15-10-2021 Capesize spot rates slide on few prompt iron ore enquiries, By Nidaa Bakhsh, Lloyd’s List
The capesize market, which had been pushing new highs, has been on a descent for the past week. According to Fearnleys, there has been “a sudden drop in prompt iron ore volumes”, with only one key miner active on the key Australia to China route. Although slightly less dramatic, transactions were also said to be “few and far between” on the Brazil-China trade, the brokerage said in a note. However, congestion remains significant, with the number of ballasters at a historical low, leaving “a delicate supply and demand balance where tonnage that is actually workable keeps being very limited”, it said.

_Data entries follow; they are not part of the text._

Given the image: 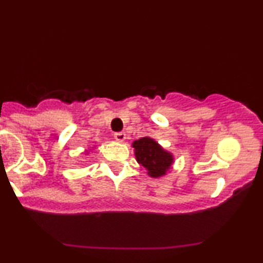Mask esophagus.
I'll return each instance as SVG.
<instances>
[{"mask_svg": "<svg viewBox=\"0 0 263 263\" xmlns=\"http://www.w3.org/2000/svg\"><path fill=\"white\" fill-rule=\"evenodd\" d=\"M115 140L119 142H123L126 140V134L125 132H119V134H115Z\"/></svg>", "mask_w": 263, "mask_h": 263, "instance_id": "34e87169", "label": "esophagus"}]
</instances>
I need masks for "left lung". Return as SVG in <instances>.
I'll return each mask as SVG.
<instances>
[{"mask_svg":"<svg viewBox=\"0 0 263 263\" xmlns=\"http://www.w3.org/2000/svg\"><path fill=\"white\" fill-rule=\"evenodd\" d=\"M137 163L146 168L151 178H162L167 176L174 163V156L170 151L164 149L155 138L142 137L132 143Z\"/></svg>","mask_w":263,"mask_h":263,"instance_id":"1","label":"left lung"}]
</instances>
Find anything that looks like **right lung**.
<instances>
[{
	"instance_id": "right-lung-1",
	"label": "right lung",
	"mask_w": 263,
	"mask_h": 263,
	"mask_svg": "<svg viewBox=\"0 0 263 263\" xmlns=\"http://www.w3.org/2000/svg\"><path fill=\"white\" fill-rule=\"evenodd\" d=\"M90 151H91V148H87V149H86L85 152H84V153H85V155L87 156V155H89V152H90Z\"/></svg>"
}]
</instances>
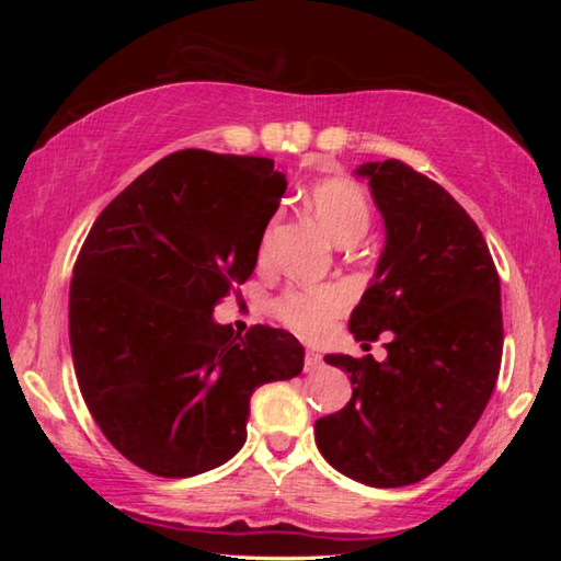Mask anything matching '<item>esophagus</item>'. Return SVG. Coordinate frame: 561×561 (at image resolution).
<instances>
[{"mask_svg":"<svg viewBox=\"0 0 561 561\" xmlns=\"http://www.w3.org/2000/svg\"><path fill=\"white\" fill-rule=\"evenodd\" d=\"M321 368V354H317L314 348H307L304 351V371L307 374H314Z\"/></svg>","mask_w":561,"mask_h":561,"instance_id":"34e87169","label":"esophagus"}]
</instances>
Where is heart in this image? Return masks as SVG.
Returning a JSON list of instances; mask_svg holds the SVG:
<instances>
[{
    "label": "heart",
    "instance_id": "heart-1",
    "mask_svg": "<svg viewBox=\"0 0 561 561\" xmlns=\"http://www.w3.org/2000/svg\"><path fill=\"white\" fill-rule=\"evenodd\" d=\"M311 207H314L321 225L339 244L358 242L371 225V207L356 183L344 178L321 180L311 190ZM348 294L339 284H314V287H294L274 301V317L304 336H319L341 311L346 309Z\"/></svg>",
    "mask_w": 561,
    "mask_h": 561
}]
</instances>
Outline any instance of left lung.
Segmentation results:
<instances>
[{
	"label": "left lung",
	"mask_w": 561,
	"mask_h": 561,
	"mask_svg": "<svg viewBox=\"0 0 561 561\" xmlns=\"http://www.w3.org/2000/svg\"><path fill=\"white\" fill-rule=\"evenodd\" d=\"M383 215L386 247L351 311L356 341L391 331L388 356H324L354 386L319 417L329 465L368 488L421 482L453 458L495 391L500 277L488 242L448 190L401 160L358 165ZM368 346V344H366Z\"/></svg>",
	"instance_id": "left-lung-1"
}]
</instances>
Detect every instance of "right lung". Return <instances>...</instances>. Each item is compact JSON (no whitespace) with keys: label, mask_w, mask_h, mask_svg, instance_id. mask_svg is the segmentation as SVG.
<instances>
[{"label":"right lung","mask_w":561,"mask_h":561,"mask_svg":"<svg viewBox=\"0 0 561 561\" xmlns=\"http://www.w3.org/2000/svg\"><path fill=\"white\" fill-rule=\"evenodd\" d=\"M287 178L274 160L178 150L106 205L73 264L69 336L93 421L123 458L193 478L247 438L254 388L301 374L289 331L213 311L252 277Z\"/></svg>","instance_id":"add662e5"}]
</instances>
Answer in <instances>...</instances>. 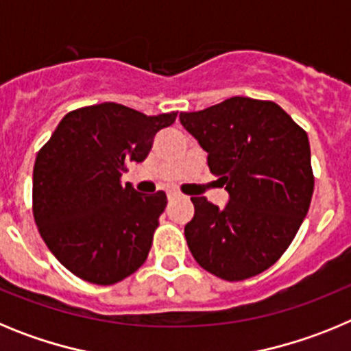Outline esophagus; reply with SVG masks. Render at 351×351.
<instances>
[{"label":"esophagus","mask_w":351,"mask_h":351,"mask_svg":"<svg viewBox=\"0 0 351 351\" xmlns=\"http://www.w3.org/2000/svg\"><path fill=\"white\" fill-rule=\"evenodd\" d=\"M181 195L176 193V191H169V200H176V198H179Z\"/></svg>","instance_id":"obj_1"}]
</instances>
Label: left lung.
I'll return each mask as SVG.
<instances>
[{
  "mask_svg": "<svg viewBox=\"0 0 351 351\" xmlns=\"http://www.w3.org/2000/svg\"><path fill=\"white\" fill-rule=\"evenodd\" d=\"M179 121L207 153L228 191L223 207L191 197L186 243L200 267L247 280L283 255L311 204L315 178L308 133L274 101L232 96Z\"/></svg>",
  "mask_w": 351,
  "mask_h": 351,
  "instance_id": "left-lung-1",
  "label": "left lung"
}]
</instances>
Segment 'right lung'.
<instances>
[{
	"mask_svg": "<svg viewBox=\"0 0 351 351\" xmlns=\"http://www.w3.org/2000/svg\"><path fill=\"white\" fill-rule=\"evenodd\" d=\"M178 114L107 104L68 112L33 169V214L52 255L80 280L114 285L145 262L167 195L121 184Z\"/></svg>",
	"mask_w": 351,
	"mask_h": 351,
	"instance_id": "obj_1",
	"label": "right lung"
}]
</instances>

Arrow Research said that demand for iron ore was taking a hit given the energy crisis inflicting several countries including China, with power rationing both dampening steel demand as factories shut down, and curtailing production as steel mills cut run-rates.

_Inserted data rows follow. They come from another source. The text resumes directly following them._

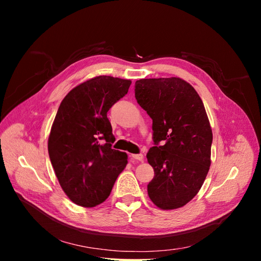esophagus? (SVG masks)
<instances>
[{"mask_svg":"<svg viewBox=\"0 0 261 261\" xmlns=\"http://www.w3.org/2000/svg\"><path fill=\"white\" fill-rule=\"evenodd\" d=\"M132 158L134 160H137V161H143L144 160V155L141 153L138 154H132Z\"/></svg>","mask_w":261,"mask_h":261,"instance_id":"1","label":"esophagus"}]
</instances>
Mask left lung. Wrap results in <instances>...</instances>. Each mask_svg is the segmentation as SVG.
<instances>
[{
  "mask_svg": "<svg viewBox=\"0 0 261 261\" xmlns=\"http://www.w3.org/2000/svg\"><path fill=\"white\" fill-rule=\"evenodd\" d=\"M135 98L152 118L149 198L162 210L183 207L198 194L211 164L212 130L202 100L178 77L139 80Z\"/></svg>",
  "mask_w": 261,
  "mask_h": 261,
  "instance_id": "obj_1",
  "label": "left lung"
}]
</instances>
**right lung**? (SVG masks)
<instances>
[{
  "instance_id": "right-lung-1",
  "label": "right lung",
  "mask_w": 261,
  "mask_h": 261,
  "mask_svg": "<svg viewBox=\"0 0 261 261\" xmlns=\"http://www.w3.org/2000/svg\"><path fill=\"white\" fill-rule=\"evenodd\" d=\"M130 84L97 76L76 86L61 102L48 150L62 189L78 206L103 202L127 164V154L111 147L115 138L107 113Z\"/></svg>"
}]
</instances>
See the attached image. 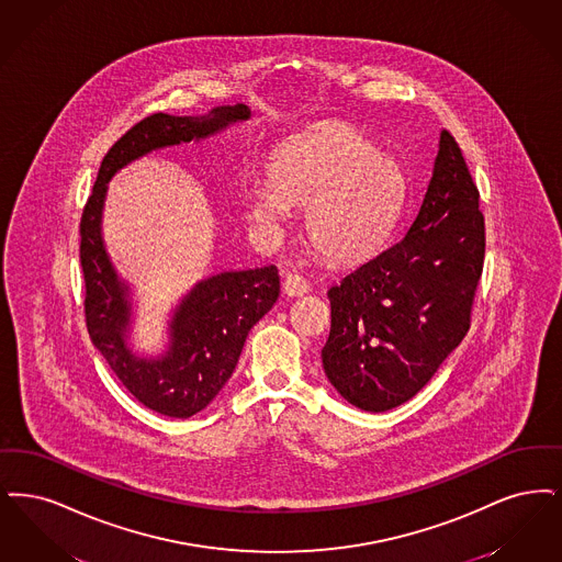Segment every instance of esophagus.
I'll use <instances>...</instances> for the list:
<instances>
[{
	"instance_id": "esophagus-1",
	"label": "esophagus",
	"mask_w": 562,
	"mask_h": 562,
	"mask_svg": "<svg viewBox=\"0 0 562 562\" xmlns=\"http://www.w3.org/2000/svg\"><path fill=\"white\" fill-rule=\"evenodd\" d=\"M306 292H308V283L302 279V274L290 272V274L285 277V281H283V293H285V295L295 297V295H304Z\"/></svg>"
}]
</instances>
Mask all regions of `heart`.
Here are the masks:
<instances>
[{
  "mask_svg": "<svg viewBox=\"0 0 562 562\" xmlns=\"http://www.w3.org/2000/svg\"><path fill=\"white\" fill-rule=\"evenodd\" d=\"M403 196L401 171L371 140L348 125H327L283 148L269 182L245 191L249 216L277 226L292 207H306V239L327 260L371 254L386 235Z\"/></svg>",
  "mask_w": 562,
  "mask_h": 562,
  "instance_id": "b5f03b06",
  "label": "heart"
}]
</instances>
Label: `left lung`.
<instances>
[{"mask_svg":"<svg viewBox=\"0 0 562 562\" xmlns=\"http://www.w3.org/2000/svg\"><path fill=\"white\" fill-rule=\"evenodd\" d=\"M479 203L464 155L442 130L409 231L329 288L331 329L321 357L355 407L380 414L403 405L464 340L485 265Z\"/></svg>","mask_w":562,"mask_h":562,"instance_id":"8db88e82","label":"left lung"}]
</instances>
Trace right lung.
I'll return each instance as SVG.
<instances>
[{
    "mask_svg": "<svg viewBox=\"0 0 562 562\" xmlns=\"http://www.w3.org/2000/svg\"><path fill=\"white\" fill-rule=\"evenodd\" d=\"M247 117L249 109L245 104L218 106L201 117L148 115L109 148L81 214L79 260L86 281L88 334L127 392L157 414L191 417L212 403L237 366L249 329L277 302L279 274L270 265L220 272L196 283L173 315L166 357L155 361L134 357L125 346L127 288L120 283L100 237L106 182L125 164L153 148L199 140Z\"/></svg>",
    "mask_w": 562,
    "mask_h": 562,
    "instance_id": "obj_1",
    "label": "right lung"
}]
</instances>
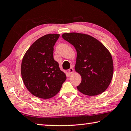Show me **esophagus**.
Masks as SVG:
<instances>
[{"instance_id": "1", "label": "esophagus", "mask_w": 131, "mask_h": 131, "mask_svg": "<svg viewBox=\"0 0 131 131\" xmlns=\"http://www.w3.org/2000/svg\"><path fill=\"white\" fill-rule=\"evenodd\" d=\"M73 72H74V70L72 68H70L68 70V72H69V74H72V73H73Z\"/></svg>"}]
</instances>
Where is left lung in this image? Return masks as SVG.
<instances>
[{
  "label": "left lung",
  "instance_id": "left-lung-1",
  "mask_svg": "<svg viewBox=\"0 0 131 131\" xmlns=\"http://www.w3.org/2000/svg\"><path fill=\"white\" fill-rule=\"evenodd\" d=\"M62 37L76 50L75 70L81 77L77 90L88 96L97 95L105 91L113 74V62L108 50L88 35L65 33Z\"/></svg>",
  "mask_w": 131,
  "mask_h": 131
}]
</instances>
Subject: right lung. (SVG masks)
Instances as JSON below:
<instances>
[{"mask_svg":"<svg viewBox=\"0 0 131 131\" xmlns=\"http://www.w3.org/2000/svg\"><path fill=\"white\" fill-rule=\"evenodd\" d=\"M59 34H48L29 48L21 63V76L25 87L34 96L42 99L54 96L60 91L66 74L53 57Z\"/></svg>","mask_w":131,"mask_h":131,"instance_id":"add662e5","label":"right lung"}]
</instances>
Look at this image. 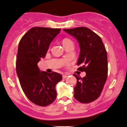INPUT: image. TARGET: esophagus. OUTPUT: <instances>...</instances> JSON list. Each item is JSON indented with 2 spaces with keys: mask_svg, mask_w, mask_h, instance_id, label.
<instances>
[{
  "mask_svg": "<svg viewBox=\"0 0 127 127\" xmlns=\"http://www.w3.org/2000/svg\"><path fill=\"white\" fill-rule=\"evenodd\" d=\"M67 75H66V74L63 75V79H65V78H67Z\"/></svg>",
  "mask_w": 127,
  "mask_h": 127,
  "instance_id": "obj_1",
  "label": "esophagus"
}]
</instances>
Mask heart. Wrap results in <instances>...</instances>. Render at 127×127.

While iron ore stockpiles in China are at comfortable levels, there is little indication that the situation will ease over the winter months, as households will be prioritized for energy rather than industry, the brokerage said, adding that iron ore use will remain below 2020 levels this quarter of the year.
The World Steel Association highlighted steel contraction in China of 1% this year compared with 2020 and no growth in 2022. The average weighted capesize rate on the Baltic Exchange closed at $64,417 per day on October 15, a drop of $5,764 from the previous session.
The market has been on a slide since a high of $86,953 per day for the 180,000-dwt assessment on October 7. In this volatile environment, operators were said to be keen on any period charters, with a one-year fixture concluded at $33,000 per day for a 2010-built, 176,000 dwt vessel, according to Fearnleys.